**RAW DATA:**
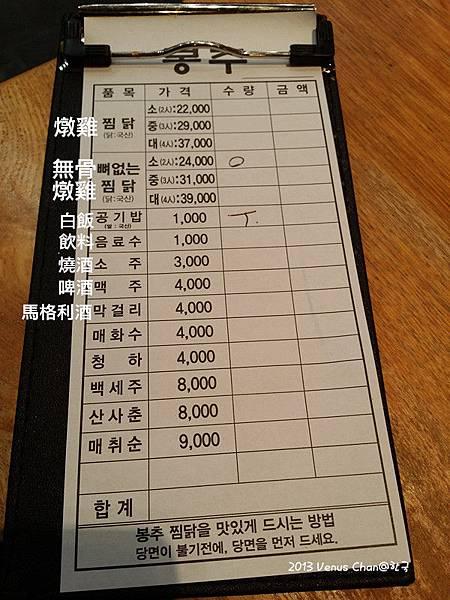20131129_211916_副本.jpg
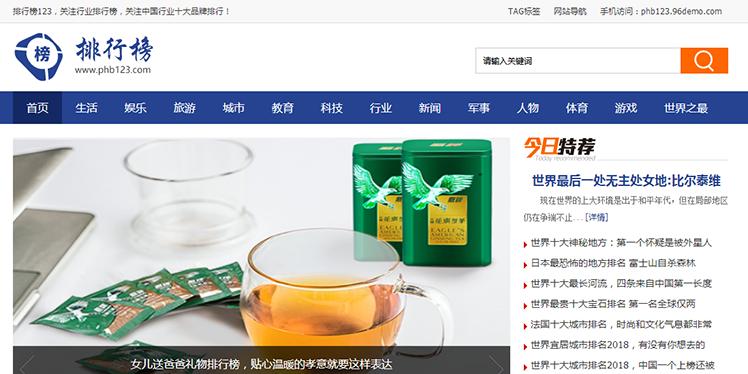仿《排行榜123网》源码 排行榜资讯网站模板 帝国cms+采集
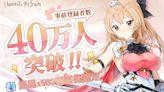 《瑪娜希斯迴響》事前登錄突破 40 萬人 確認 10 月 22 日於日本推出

**WHAT TO WORK ON:** Your copy should match the data above exactly, apart from the pictures.

**EXERCISE OUTPUT:**
20131129_211916_副本.jpg
仿《排行榜123网》源码 排行榜资讯网站模板 帝国cms+采集
 《瑪娜希斯迴響》事前登錄突破 40 萬人 確認 10 月 22 日於日本推出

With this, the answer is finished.